ボクが『ボクっ娘』好きのアイツにチョコを送るまで

てんとん

ボクが『ボクっ娘』好きのアイツにチョコを送るまで

茅夜ちよちゃん、今作ってるチョコ誰にあげるの?」


ボクは、隣で楽しそうに砕いたホワイトチョコレートを湯煎にかける友人、白珠しろす 茅夜ちよに話しかけた。
女の子らしいピンクのエプロンに、美容室帰りのふわふわのショートボブ。おまけに家庭的で、ボクみたい意地が張ってなくって、素直な子。彼女みたいないい子が、どんな男の子に思いを寄せるのか、ちょっぴり気になって。
可愛らしくちょんと立った肩がふるりと震え、はにかみながら彼女が振り向く。


「あまみんこそ、誰にあげるのさ~!」


肘でちょいちょいとボクの二の腕辺りをつつきながら、茅夜ちゃんは声のトーンを上げる。
他人事じゃないや、ボクも、チョコを……そう思ったら顔がかああっと熱を帯びてきて。


「ボクは……その、義理で……」
「あは。あまみん照れると唇キュッて結ぶよね~」


茅夜ちゃんがボクの唇に人差し指をくっつけて言う。この癖を知ってるのは、千代ちゃんと……今日チョコを渡す相手だけ。

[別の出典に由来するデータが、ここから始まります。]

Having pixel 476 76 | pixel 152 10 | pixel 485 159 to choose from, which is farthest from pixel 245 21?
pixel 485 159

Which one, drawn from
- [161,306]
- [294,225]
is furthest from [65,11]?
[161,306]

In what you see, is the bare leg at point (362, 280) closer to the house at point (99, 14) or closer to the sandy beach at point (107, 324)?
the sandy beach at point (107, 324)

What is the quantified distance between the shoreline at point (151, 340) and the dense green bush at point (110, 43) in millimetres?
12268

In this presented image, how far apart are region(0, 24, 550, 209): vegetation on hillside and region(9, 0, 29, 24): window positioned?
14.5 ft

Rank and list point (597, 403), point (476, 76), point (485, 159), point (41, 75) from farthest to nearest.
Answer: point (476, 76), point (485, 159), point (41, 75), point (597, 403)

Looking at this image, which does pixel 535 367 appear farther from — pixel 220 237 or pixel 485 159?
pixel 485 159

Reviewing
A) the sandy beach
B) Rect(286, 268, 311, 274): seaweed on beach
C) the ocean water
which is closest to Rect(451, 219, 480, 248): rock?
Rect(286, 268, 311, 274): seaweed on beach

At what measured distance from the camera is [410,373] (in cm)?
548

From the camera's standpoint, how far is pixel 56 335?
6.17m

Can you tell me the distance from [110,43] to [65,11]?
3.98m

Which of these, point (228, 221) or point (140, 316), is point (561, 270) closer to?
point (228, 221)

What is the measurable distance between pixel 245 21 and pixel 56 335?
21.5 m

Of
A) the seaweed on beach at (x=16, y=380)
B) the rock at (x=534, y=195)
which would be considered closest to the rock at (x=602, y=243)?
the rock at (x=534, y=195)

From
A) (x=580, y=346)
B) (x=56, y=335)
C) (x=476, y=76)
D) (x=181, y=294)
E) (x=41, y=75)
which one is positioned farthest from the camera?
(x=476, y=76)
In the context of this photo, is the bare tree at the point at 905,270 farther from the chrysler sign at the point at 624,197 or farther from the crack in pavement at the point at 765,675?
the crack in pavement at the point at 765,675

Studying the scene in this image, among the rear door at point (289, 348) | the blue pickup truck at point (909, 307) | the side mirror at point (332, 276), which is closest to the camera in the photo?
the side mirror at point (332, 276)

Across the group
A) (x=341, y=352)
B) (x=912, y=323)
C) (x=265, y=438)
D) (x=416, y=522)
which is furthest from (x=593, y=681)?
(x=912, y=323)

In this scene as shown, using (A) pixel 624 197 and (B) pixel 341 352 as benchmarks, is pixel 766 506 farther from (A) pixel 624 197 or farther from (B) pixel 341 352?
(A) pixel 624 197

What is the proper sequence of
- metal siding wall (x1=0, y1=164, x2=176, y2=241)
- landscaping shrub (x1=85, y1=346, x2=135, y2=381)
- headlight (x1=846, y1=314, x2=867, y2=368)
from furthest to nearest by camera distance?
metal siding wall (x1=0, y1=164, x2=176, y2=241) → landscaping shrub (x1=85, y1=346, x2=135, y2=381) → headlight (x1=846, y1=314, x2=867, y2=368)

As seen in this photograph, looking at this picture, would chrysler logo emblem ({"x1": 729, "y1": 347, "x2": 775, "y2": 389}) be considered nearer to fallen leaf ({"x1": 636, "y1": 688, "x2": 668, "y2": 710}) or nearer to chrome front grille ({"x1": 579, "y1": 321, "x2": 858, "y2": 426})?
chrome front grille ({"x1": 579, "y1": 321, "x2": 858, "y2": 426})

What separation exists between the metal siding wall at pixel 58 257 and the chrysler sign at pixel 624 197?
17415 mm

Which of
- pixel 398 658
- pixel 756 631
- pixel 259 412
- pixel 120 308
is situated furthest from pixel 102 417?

「ひよひゃん、ひゃへれなひよ!(千代ちゃん、喋れないよ!)」
「ごめんごめん、拗ねないで。あの『ボクっ』好きの変態さんでしょ? あまみんがチョコをあげるのは」


――『ボクっ娘』好きの変態さん。
ホントに、それな!!と声を大にして言いたい。だけど、ボクは馬鹿だから、そんなあいつに惚れてしまっている。
にやにや顔の茅夜ちゃんは、ボクのそんな気持ちはお見通しなのだろう。観念して先ほどの問いにこくりと首を縦に振った。
変だ変だと、『ボク』っていう一人称について言われ続けてきたボクにとって、あの言葉はがつんと、どうしようもなく響いてしまってた。


***


ボク・・苦水くみず 甘美あまみといいます、よろしくお願いします」


自己紹介を終えた瞬間、教室内がざわついたのを覚えている。
――ああ、やらかしてしまった。中学でさんざん男子にからかわれた忌まわしい『ボク』。
どこから仕入れて来た知識なのか、『ボクっ娘』とかいうあだ名が付いた。
高校では、『私』で通そうとしていたのに、緊張して心の中での一人称が出てしまった。
誰とも視線を合わせないようにして自席にもどって、唇を結んで俯いて。
そんな時だった。


「僕は織屋おりや つむぎです……一言いいですかね?」


簡単なもので終わると思ってた、後ろの席の男子の自己紹介。
……もしかしたら、ボクが変にしてしまった教室内の空気を、何とかしようとしてくれてるのかも。
そう思って、伏せていた顔をちょっと上げて彼を見た。
結果から言えば、教室内の空気は確かに何とかなった。なっちゃった。
人間の記憶は、より鮮烈なものに上書きされるんだなあと、現実逃避にしみじみと思うくらいには、何とか、いやどうにかなってしまったのである。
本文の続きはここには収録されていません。